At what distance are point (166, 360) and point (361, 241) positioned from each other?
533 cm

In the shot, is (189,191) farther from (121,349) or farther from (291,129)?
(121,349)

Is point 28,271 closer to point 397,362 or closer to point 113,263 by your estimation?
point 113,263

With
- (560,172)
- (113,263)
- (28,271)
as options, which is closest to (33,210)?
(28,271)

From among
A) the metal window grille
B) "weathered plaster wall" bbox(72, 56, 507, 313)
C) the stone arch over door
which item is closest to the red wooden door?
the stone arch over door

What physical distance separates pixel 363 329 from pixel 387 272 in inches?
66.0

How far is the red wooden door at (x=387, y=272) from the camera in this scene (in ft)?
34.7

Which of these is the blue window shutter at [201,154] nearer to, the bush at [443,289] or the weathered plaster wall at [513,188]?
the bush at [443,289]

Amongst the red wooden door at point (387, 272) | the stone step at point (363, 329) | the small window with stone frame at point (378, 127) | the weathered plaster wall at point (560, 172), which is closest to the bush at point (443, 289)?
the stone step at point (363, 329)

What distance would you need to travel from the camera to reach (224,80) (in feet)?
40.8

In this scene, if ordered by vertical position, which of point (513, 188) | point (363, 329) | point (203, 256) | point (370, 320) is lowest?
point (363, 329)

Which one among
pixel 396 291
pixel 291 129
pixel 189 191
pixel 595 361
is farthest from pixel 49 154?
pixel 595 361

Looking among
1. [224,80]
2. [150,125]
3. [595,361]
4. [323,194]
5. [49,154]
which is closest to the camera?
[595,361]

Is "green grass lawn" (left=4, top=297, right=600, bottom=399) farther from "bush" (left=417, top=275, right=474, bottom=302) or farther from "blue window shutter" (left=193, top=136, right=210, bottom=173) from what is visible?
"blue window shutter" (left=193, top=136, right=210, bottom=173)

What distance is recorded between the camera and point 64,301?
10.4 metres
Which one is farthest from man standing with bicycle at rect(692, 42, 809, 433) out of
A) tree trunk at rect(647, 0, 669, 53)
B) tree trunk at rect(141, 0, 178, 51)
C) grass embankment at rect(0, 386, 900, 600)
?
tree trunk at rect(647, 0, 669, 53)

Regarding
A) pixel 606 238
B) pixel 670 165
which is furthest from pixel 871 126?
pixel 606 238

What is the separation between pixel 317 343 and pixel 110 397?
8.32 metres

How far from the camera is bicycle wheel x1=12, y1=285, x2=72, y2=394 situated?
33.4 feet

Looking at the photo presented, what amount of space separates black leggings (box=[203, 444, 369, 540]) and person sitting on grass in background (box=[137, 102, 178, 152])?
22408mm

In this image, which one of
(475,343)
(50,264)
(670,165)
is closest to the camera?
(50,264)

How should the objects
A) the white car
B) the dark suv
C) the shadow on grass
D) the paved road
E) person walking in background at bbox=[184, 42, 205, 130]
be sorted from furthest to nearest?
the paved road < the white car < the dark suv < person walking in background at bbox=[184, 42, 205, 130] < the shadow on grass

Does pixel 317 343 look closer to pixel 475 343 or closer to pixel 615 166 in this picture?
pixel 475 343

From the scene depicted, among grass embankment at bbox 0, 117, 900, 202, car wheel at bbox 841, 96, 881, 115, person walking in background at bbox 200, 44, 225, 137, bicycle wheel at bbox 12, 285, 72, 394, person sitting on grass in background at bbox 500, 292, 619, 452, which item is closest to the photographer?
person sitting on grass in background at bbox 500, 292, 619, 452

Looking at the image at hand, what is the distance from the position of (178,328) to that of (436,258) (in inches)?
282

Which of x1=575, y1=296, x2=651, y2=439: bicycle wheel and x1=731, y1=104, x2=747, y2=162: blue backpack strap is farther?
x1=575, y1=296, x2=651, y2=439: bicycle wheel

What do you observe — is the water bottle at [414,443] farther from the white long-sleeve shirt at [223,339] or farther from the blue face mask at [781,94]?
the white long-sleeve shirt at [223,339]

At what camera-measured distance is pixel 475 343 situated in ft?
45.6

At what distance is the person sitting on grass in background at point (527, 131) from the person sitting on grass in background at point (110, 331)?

THE TASK =
Copy down the whole of the data above, matching it exactly.

COMPLETE OUTPUT =
At what distance are point (166, 360) and point (361, 241) positioned from each other?
533 cm

In the shot, is (189,191) farther from (121,349) or farther from (291,129)?
(121,349)

Is point 28,271 closer to point 397,362 or closer to point 113,263 by your estimation?
point 113,263

With
- (560,172)
- (113,263)
- (28,271)
as options, which is closest to (33,210)?
(28,271)

From among
A) the metal window grille
B) "weathered plaster wall" bbox(72, 56, 507, 313)
C) the stone arch over door
which item is closest to the red wooden door?
the stone arch over door

What physical distance separates pixel 363 329 from pixel 387 272 in inches?
66.0

How far is the red wooden door at (x=387, y=272) from the camera in this scene (in ft)?
34.7

Which of these is the blue window shutter at [201,154] nearer to, the bush at [443,289] or the weathered plaster wall at [513,188]?
the bush at [443,289]

Amongst the red wooden door at point (387, 272) | the stone step at point (363, 329) | the small window with stone frame at point (378, 127) | the weathered plaster wall at point (560, 172), which is closest to the bush at point (443, 289)?
the stone step at point (363, 329)

What distance would you need to travel from the camera to reach (224,80) (in feet)?
40.8

In this scene, if ordered by vertical position, which of point (513, 188) | point (363, 329) | point (203, 256) | point (370, 320) is lowest?
point (363, 329)

Which one among
pixel 396 291
pixel 291 129
pixel 189 191
pixel 595 361
is farthest from pixel 49 154?
pixel 595 361

Looking among
1. [224,80]
2. [150,125]
3. [595,361]
4. [323,194]
5. [49,154]
which is closest to the camera?
[595,361]

Is "green grass lawn" (left=4, top=297, right=600, bottom=399) farther from "bush" (left=417, top=275, right=474, bottom=302) or farther from "blue window shutter" (left=193, top=136, right=210, bottom=173) from what is visible?
"blue window shutter" (left=193, top=136, right=210, bottom=173)

What distance is recorded between the camera and point 64,301?
10.4 metres
Which one is farthest from man standing with bicycle at rect(692, 42, 809, 433) out of
A) tree trunk at rect(647, 0, 669, 53)
B) tree trunk at rect(141, 0, 178, 51)
C) grass embankment at rect(0, 386, 900, 600)
?
tree trunk at rect(647, 0, 669, 53)

Regarding
A) pixel 606 238
B) pixel 670 165
which is furthest from pixel 871 126?
pixel 606 238

What is the separation between pixel 317 343 and pixel 110 397?
8.32 metres

How far from the camera is bicycle wheel x1=12, y1=285, x2=72, y2=394 situated?
33.4 feet

Looking at the photo presented, what amount of space separates black leggings (box=[203, 444, 369, 540]) and person sitting on grass in background (box=[137, 102, 178, 152])?
22408mm

In this image, which one of
(475,343)
(50,264)
(670,165)
is closest to the camera?
(50,264)

How should the objects
A) the white car
B) the dark suv
C) the shadow on grass
D) the paved road
E) person walking in background at bbox=[184, 42, 205, 130]
be sorted from furthest to nearest?
the paved road < the white car < the dark suv < person walking in background at bbox=[184, 42, 205, 130] < the shadow on grass

Does pixel 317 343 look closer to pixel 475 343 or closer to pixel 615 166 in this picture?
pixel 475 343

From the scene depicted, among grass embankment at bbox 0, 117, 900, 202, car wheel at bbox 841, 96, 881, 115, person walking in background at bbox 200, 44, 225, 137, bicycle wheel at bbox 12, 285, 72, 394, person sitting on grass in background at bbox 500, 292, 619, 452, which item is closest to the photographer?
person sitting on grass in background at bbox 500, 292, 619, 452

Looking at the image at hand, what is the distance from the position of (178,328) to that of (436,258) (in inches)?
282

Which of x1=575, y1=296, x2=651, y2=439: bicycle wheel and x1=731, y1=104, x2=747, y2=162: blue backpack strap is farther?
x1=575, y1=296, x2=651, y2=439: bicycle wheel

What do you observe — is the water bottle at [414,443] farther from the white long-sleeve shirt at [223,339] or farther from the blue face mask at [781,94]?
the white long-sleeve shirt at [223,339]

At what camera-measured distance is pixel 475 343 situated in ft?
45.6

At what distance is the person sitting on grass in background at point (527, 131) from the person sitting on grass in background at point (110, 331)?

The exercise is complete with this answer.